If like me you grew up in the 1970’s & 80’s with parents who survived rationing, the word leftovers probably doesn’t get you excited. Leftovers simply meant yesterday’s dinner, re-heated.
And so the concept of taking some leftover food and turning it into a completely different and tasty dish, has been a revelation. The fact that you can actually do something new and exciting with ‘leftovers’ has perhaps been the single most helpful action in helping me reduce my food waste.
The first step was the Sunday roast which, in our house was the very epitome of leftover cuisine, with Monday’s evening meal being an inferior representation of Sunday lunch. But what else can you do with any meat leftover from a roast? I always found this a challenge, until I discovered that if you put your leftover roast meat through a food processor and turn it into mince, there are absolutely loads of new and interesting things you can do with it. Favourite with my kids right now are lamb meats balls. In fact, lamb is now their favourite roast because they know they will be getting meatballs on the Monday. I am now a devoted ‘mincer’, including with any meat leftover from BBQ’s.
So that’s the meat, but what about the veg? Hugh Fearnley-Whittingstall had a good tip for this on his War on Waste series on BBC1. Make it into soup; any veg, any soup, it really doesn’t matter. I do this a lot now, not only with leftover cooked veg but also with any veg that’s soon going to be past its best. Just put it all in a big pan, add some stock and seasoning, let it simmer then blitz it all together…simple as that. You may want to add potatoes, or else it can be quite runny. His top tip is to add a little curry powder if you think it’s too bland or if one flavour is very dominant. I did this last Christmas after Christmas dinner. I chucked everything in except the meat, leftover stuffing, cranberry sauce, gravy the lot. It was delicious and I didn’t have a fridge full of funny smells to wake up to on Boxing Day. If you aren’t going to eat it right away, you can freeze it. Home made soup, packed full of veg , perfect for lunches.
Mashed potato is another thing I struggle to judge correctly. Simply shape leftover mashed potato into portion sized balls then open freeze them on a tray in the freezer before transferring to a container. I do this all the time and it’s a great stand by.
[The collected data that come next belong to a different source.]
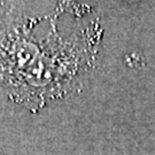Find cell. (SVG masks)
Listing matches in <instances>:
<instances>
[{"instance_id":"obj_1","label":"cell","mask_w":155,"mask_h":155,"mask_svg":"<svg viewBox=\"0 0 155 155\" xmlns=\"http://www.w3.org/2000/svg\"><path fill=\"white\" fill-rule=\"evenodd\" d=\"M24 5L0 2V95L37 111L81 87L97 59L102 30L98 18L62 30L70 2L41 16Z\"/></svg>"},{"instance_id":"obj_2","label":"cell","mask_w":155,"mask_h":155,"mask_svg":"<svg viewBox=\"0 0 155 155\" xmlns=\"http://www.w3.org/2000/svg\"><path fill=\"white\" fill-rule=\"evenodd\" d=\"M71 155H137L127 152H122L118 150H95V152H84L79 154H71Z\"/></svg>"}]
</instances>
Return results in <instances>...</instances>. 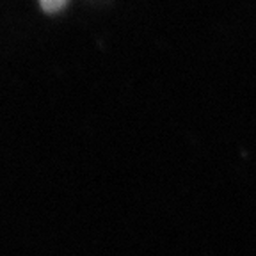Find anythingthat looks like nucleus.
<instances>
[{
  "instance_id": "nucleus-1",
  "label": "nucleus",
  "mask_w": 256,
  "mask_h": 256,
  "mask_svg": "<svg viewBox=\"0 0 256 256\" xmlns=\"http://www.w3.org/2000/svg\"><path fill=\"white\" fill-rule=\"evenodd\" d=\"M66 2H68V0H40L41 8L48 12H56V11H59V9H62L64 6H66Z\"/></svg>"
}]
</instances>
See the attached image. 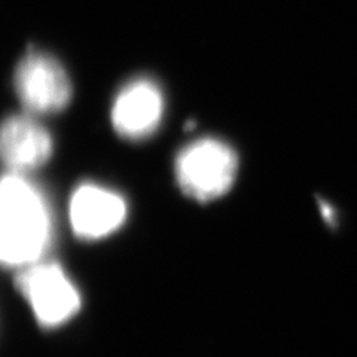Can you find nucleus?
I'll list each match as a JSON object with an SVG mask.
<instances>
[{
	"label": "nucleus",
	"instance_id": "4",
	"mask_svg": "<svg viewBox=\"0 0 357 357\" xmlns=\"http://www.w3.org/2000/svg\"><path fill=\"white\" fill-rule=\"evenodd\" d=\"M18 286L42 325L52 328L70 320L81 307V295L69 277L55 264L27 266Z\"/></svg>",
	"mask_w": 357,
	"mask_h": 357
},
{
	"label": "nucleus",
	"instance_id": "7",
	"mask_svg": "<svg viewBox=\"0 0 357 357\" xmlns=\"http://www.w3.org/2000/svg\"><path fill=\"white\" fill-rule=\"evenodd\" d=\"M52 155L48 130L27 115H13L0 122V164L20 173L38 169Z\"/></svg>",
	"mask_w": 357,
	"mask_h": 357
},
{
	"label": "nucleus",
	"instance_id": "6",
	"mask_svg": "<svg viewBox=\"0 0 357 357\" xmlns=\"http://www.w3.org/2000/svg\"><path fill=\"white\" fill-rule=\"evenodd\" d=\"M127 218L126 199L96 183L75 189L69 203L70 225L77 237L98 240L121 228Z\"/></svg>",
	"mask_w": 357,
	"mask_h": 357
},
{
	"label": "nucleus",
	"instance_id": "3",
	"mask_svg": "<svg viewBox=\"0 0 357 357\" xmlns=\"http://www.w3.org/2000/svg\"><path fill=\"white\" fill-rule=\"evenodd\" d=\"M14 86L21 105L31 114H55L66 109L72 98V84L64 67L40 51H30L21 59Z\"/></svg>",
	"mask_w": 357,
	"mask_h": 357
},
{
	"label": "nucleus",
	"instance_id": "2",
	"mask_svg": "<svg viewBox=\"0 0 357 357\" xmlns=\"http://www.w3.org/2000/svg\"><path fill=\"white\" fill-rule=\"evenodd\" d=\"M237 153L218 139H199L178 152L174 174L178 188L189 198L201 201L225 195L236 182Z\"/></svg>",
	"mask_w": 357,
	"mask_h": 357
},
{
	"label": "nucleus",
	"instance_id": "5",
	"mask_svg": "<svg viewBox=\"0 0 357 357\" xmlns=\"http://www.w3.org/2000/svg\"><path fill=\"white\" fill-rule=\"evenodd\" d=\"M164 97L160 86L148 77H137L121 88L112 105V124L121 137L142 140L161 124Z\"/></svg>",
	"mask_w": 357,
	"mask_h": 357
},
{
	"label": "nucleus",
	"instance_id": "1",
	"mask_svg": "<svg viewBox=\"0 0 357 357\" xmlns=\"http://www.w3.org/2000/svg\"><path fill=\"white\" fill-rule=\"evenodd\" d=\"M51 215L39 189L20 173L0 177V264L27 268L51 240Z\"/></svg>",
	"mask_w": 357,
	"mask_h": 357
}]
</instances>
You can defrost it in the microwave in a couple of minutes and loosen it with a little milk or butter.
Bread is one of the biggest culprits when it comes to food waste. We throw away about 40% of all the bread that we buy! We need to learn to use up that leftover bread that’s possibly a bit dry round the edges, or the crusts that no one will touch. Breadcrumbs is the obvious answer, store them in the freezer if you don’t need them straight away. Use them on top of pasta bakes or to thicken soups or sauces or in meatballs (all made from your leftovers, naturally!). You can find loads of recipes on the internet for using leftover bread.
Leftover rice is also a problem in my house. It’s not that I don’t measure it out, I do, but I realise I also need a crystal ball to properly gauge how much my kids are going to eat. So it’s good to know there are loads of things that you can do with leftover rice, just make sure you cool it quickly and keep it in the fridge. How about rice pudding? In a large pan just combine the rice with the same amount of milk and a little sugar and salt. Simmer it for 20 minutes until it has thickened then stir in about 1 teaspoon of vanilla extract.
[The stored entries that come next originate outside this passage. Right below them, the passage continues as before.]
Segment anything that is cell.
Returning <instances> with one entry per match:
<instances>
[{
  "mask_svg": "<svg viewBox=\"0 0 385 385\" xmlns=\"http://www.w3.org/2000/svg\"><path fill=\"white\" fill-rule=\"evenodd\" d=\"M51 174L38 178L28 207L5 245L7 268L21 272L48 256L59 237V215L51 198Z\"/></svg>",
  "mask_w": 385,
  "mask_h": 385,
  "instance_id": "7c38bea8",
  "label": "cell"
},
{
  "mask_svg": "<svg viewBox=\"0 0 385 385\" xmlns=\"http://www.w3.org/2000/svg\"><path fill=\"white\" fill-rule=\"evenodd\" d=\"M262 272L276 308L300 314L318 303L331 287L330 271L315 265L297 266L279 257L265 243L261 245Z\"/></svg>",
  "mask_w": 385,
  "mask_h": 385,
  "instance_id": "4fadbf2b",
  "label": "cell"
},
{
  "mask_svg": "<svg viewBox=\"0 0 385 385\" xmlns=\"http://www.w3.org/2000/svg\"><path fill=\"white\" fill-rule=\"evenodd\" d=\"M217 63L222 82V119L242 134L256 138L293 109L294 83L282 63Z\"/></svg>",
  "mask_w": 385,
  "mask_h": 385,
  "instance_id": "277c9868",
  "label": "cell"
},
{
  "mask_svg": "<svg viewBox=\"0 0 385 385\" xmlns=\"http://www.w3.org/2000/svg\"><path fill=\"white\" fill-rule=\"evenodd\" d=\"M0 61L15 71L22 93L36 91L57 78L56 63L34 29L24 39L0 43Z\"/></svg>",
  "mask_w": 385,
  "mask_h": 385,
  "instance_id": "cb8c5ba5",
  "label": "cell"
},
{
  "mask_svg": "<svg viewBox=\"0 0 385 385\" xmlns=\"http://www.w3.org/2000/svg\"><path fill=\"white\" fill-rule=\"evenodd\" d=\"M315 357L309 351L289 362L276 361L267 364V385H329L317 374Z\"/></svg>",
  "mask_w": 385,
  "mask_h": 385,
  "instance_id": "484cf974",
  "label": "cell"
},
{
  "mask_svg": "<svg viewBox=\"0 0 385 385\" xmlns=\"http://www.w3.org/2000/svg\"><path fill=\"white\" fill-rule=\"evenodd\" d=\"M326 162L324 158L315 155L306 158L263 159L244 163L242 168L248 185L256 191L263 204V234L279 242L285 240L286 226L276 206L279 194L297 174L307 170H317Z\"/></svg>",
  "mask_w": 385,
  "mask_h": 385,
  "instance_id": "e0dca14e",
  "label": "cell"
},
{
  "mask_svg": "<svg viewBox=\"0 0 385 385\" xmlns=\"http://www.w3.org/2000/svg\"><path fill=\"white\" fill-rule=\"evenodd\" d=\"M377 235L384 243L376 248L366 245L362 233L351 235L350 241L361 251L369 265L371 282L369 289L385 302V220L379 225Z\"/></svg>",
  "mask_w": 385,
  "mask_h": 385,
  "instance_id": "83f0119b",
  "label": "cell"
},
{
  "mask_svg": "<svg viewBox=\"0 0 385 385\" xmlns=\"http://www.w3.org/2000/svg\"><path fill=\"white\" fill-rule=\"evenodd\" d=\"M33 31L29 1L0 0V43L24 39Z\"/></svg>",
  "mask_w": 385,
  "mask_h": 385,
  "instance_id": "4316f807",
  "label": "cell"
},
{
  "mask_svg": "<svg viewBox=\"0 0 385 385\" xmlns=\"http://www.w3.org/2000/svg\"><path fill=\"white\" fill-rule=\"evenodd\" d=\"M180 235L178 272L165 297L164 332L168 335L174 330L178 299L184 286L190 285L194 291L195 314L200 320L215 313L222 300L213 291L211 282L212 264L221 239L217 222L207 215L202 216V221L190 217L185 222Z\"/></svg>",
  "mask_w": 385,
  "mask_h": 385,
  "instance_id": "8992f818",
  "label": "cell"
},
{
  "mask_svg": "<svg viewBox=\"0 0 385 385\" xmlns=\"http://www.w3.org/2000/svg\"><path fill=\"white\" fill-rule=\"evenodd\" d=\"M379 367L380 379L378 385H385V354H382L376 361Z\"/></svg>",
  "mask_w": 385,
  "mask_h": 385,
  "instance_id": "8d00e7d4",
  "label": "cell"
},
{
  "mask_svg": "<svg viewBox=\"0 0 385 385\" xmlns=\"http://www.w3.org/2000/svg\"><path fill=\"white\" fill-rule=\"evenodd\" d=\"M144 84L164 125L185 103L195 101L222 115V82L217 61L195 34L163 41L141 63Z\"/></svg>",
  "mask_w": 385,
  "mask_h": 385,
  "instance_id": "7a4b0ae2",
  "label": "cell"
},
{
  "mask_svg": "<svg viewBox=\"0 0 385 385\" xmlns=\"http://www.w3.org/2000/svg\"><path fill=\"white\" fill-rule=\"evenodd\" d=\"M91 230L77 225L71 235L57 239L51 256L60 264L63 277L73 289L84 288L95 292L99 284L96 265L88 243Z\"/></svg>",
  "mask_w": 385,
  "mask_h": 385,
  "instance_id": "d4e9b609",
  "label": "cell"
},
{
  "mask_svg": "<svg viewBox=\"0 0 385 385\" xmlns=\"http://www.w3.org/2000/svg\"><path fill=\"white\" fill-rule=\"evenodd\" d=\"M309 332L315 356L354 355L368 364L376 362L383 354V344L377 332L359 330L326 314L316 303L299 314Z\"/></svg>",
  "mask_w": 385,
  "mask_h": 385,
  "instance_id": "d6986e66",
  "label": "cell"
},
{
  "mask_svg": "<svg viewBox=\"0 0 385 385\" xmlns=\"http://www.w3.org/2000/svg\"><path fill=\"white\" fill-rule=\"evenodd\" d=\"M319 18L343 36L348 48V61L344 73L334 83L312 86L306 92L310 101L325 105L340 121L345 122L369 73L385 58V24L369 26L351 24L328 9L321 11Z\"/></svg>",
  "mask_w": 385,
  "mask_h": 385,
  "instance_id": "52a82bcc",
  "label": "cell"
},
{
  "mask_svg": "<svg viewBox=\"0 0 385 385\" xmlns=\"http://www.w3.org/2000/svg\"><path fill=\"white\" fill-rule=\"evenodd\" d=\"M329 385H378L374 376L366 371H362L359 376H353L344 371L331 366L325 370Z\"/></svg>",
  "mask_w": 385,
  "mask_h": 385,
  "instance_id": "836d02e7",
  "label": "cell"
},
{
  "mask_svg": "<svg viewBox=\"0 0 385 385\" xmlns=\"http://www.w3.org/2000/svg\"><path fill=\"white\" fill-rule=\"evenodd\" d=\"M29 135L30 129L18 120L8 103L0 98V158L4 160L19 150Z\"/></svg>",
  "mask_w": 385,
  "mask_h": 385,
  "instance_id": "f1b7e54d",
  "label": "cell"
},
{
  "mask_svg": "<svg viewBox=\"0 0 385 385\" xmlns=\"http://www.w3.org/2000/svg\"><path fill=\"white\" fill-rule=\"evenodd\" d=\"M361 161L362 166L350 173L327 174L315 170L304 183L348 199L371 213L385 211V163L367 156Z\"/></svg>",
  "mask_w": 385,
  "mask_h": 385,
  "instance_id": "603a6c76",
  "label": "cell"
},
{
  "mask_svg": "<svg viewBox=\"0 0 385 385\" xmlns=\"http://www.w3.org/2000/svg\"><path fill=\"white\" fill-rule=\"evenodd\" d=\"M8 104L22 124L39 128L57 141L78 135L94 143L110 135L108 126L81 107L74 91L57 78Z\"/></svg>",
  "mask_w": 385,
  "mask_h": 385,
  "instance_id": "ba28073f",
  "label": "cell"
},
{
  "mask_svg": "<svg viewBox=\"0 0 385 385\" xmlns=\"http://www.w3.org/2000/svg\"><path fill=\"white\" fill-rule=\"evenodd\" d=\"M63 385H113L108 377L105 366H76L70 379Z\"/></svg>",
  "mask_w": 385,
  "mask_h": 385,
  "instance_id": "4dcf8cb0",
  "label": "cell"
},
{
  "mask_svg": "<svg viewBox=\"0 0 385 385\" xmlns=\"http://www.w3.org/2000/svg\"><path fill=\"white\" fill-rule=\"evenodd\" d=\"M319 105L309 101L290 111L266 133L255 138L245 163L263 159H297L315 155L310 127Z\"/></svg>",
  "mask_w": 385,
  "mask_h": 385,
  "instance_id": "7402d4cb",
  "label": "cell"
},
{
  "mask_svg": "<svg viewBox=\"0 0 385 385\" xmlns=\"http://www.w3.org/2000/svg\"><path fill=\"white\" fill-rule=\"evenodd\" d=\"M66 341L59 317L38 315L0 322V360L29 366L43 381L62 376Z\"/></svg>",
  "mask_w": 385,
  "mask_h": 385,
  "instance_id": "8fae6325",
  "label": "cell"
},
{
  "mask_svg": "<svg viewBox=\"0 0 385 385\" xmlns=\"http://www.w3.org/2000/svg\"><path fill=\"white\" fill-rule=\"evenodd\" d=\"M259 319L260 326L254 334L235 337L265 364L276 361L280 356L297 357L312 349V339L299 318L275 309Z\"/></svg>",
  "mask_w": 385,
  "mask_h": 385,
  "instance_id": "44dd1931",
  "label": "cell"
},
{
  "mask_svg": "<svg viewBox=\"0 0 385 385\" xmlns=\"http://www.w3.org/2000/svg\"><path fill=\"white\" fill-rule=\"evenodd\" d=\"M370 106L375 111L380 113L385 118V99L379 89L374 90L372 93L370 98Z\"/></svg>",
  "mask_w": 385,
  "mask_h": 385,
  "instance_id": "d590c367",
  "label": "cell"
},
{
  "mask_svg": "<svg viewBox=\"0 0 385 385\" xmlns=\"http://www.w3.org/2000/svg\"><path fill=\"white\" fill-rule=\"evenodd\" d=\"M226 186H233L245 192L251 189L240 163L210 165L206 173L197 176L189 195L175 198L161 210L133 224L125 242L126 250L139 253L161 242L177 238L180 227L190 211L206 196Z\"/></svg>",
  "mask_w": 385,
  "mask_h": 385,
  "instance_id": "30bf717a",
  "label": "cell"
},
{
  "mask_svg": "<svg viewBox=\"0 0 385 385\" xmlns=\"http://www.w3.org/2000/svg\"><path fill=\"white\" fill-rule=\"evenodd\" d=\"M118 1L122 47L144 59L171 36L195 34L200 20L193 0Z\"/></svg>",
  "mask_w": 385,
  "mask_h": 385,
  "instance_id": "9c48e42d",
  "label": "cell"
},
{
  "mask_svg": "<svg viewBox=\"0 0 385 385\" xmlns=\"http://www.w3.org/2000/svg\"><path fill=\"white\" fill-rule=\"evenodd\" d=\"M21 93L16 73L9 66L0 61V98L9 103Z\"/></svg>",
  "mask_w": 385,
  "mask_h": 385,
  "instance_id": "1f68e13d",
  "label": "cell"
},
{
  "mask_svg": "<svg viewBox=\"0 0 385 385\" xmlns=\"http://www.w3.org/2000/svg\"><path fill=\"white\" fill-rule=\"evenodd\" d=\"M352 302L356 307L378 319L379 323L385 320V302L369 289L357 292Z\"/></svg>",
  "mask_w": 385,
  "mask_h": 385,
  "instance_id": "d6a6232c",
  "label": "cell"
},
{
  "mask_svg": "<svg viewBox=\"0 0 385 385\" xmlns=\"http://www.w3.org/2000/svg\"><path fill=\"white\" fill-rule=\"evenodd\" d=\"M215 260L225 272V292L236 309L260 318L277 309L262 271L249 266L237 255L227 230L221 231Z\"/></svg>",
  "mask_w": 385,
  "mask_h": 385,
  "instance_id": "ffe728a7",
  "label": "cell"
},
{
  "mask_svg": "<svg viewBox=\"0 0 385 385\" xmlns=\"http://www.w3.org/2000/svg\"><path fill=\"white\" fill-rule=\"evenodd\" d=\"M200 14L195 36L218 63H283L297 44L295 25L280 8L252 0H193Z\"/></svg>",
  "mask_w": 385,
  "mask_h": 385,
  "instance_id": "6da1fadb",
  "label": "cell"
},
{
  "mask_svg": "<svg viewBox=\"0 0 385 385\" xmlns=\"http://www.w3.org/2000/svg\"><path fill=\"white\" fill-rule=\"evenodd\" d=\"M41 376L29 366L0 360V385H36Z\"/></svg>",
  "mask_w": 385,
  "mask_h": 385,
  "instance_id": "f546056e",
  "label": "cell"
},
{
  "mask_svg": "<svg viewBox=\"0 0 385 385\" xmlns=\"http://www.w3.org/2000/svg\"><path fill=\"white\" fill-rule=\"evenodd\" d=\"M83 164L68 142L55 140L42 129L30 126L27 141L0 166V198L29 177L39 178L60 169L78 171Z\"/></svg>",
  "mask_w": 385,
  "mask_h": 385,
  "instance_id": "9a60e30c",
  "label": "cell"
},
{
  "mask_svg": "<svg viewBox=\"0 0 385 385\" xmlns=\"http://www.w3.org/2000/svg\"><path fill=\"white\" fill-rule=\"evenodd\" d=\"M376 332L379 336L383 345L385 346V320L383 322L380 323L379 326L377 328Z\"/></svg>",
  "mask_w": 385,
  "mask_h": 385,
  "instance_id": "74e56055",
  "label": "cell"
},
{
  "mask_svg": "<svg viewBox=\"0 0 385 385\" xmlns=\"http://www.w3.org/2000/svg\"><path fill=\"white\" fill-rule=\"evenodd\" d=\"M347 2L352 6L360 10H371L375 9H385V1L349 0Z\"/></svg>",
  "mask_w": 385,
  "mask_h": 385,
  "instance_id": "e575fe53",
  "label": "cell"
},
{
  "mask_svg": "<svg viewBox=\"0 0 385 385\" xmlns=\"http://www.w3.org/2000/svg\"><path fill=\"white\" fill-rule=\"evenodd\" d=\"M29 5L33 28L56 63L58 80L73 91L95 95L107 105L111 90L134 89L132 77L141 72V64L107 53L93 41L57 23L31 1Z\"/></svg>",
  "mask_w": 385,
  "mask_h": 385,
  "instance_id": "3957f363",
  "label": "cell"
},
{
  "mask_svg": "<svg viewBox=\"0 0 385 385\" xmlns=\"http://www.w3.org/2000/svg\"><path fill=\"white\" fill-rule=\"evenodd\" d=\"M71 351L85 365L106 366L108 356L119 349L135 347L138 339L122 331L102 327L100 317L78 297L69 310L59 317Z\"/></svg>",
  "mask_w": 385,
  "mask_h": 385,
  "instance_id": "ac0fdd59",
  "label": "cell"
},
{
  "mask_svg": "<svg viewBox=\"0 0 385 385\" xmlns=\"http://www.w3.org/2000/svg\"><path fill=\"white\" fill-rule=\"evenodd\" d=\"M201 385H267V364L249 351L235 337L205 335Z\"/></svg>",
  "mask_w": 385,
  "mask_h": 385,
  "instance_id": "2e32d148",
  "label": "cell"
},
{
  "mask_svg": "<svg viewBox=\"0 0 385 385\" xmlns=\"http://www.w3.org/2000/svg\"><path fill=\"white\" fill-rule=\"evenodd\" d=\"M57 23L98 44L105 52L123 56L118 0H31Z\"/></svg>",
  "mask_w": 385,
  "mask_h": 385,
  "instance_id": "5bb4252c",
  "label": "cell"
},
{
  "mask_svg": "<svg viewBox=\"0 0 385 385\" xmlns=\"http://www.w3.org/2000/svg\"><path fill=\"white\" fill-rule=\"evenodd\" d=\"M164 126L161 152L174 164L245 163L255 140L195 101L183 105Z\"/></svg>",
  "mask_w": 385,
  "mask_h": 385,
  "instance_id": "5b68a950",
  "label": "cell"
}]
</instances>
If the fruit in your fruit bowl is past its best and everyone is turning their noses up at it, try stewing it or blitz it and put it in a smoothie.
When it comes to leftover food, the trick is to have a few options up your sleeve for the food that you know gets most leftover or unused in your house. Leftovers to me are like ‘free food’. A meal I’ve created without having to spend any more money or go to the shops, and somehow I always feel prouder of my leftover creations than I do with meals I’ve cooked with new ingredients. It’s a winning combination of thriftiness, creativity and environmental friendliness, just don’t call it leftovers!
Here’s a handy recipe for using up bananas that are past their best. We throw away about 20% of all the bananas we buy so this recipe will come in handy. You will need about 12 muffin cases and a baking tray.
- 200g of plain flour
- ½ teaspoon of baking powder
- 1 teaspoon of bicarbonate of soda
- ½ teaspoon of salt
- 1 teaspoon cinnamon
- 3 large bananas past their best, mashed
- 150g caster sugar
- 1 egg, whisked
- 75g butter melted
- Pre-heat the oven to 180°C
- Sieve the flour, baking powder, bicarbonate of soda, salt and cinnamon into a bowl.
- In another bowl whisk together the bananas, sugar, egg and butter.
- Now sieve the dry ingredients into the wet and fold it all together.
- Transfer the mixture to muffin cases and bake in the oven for 25 – 30 minutes.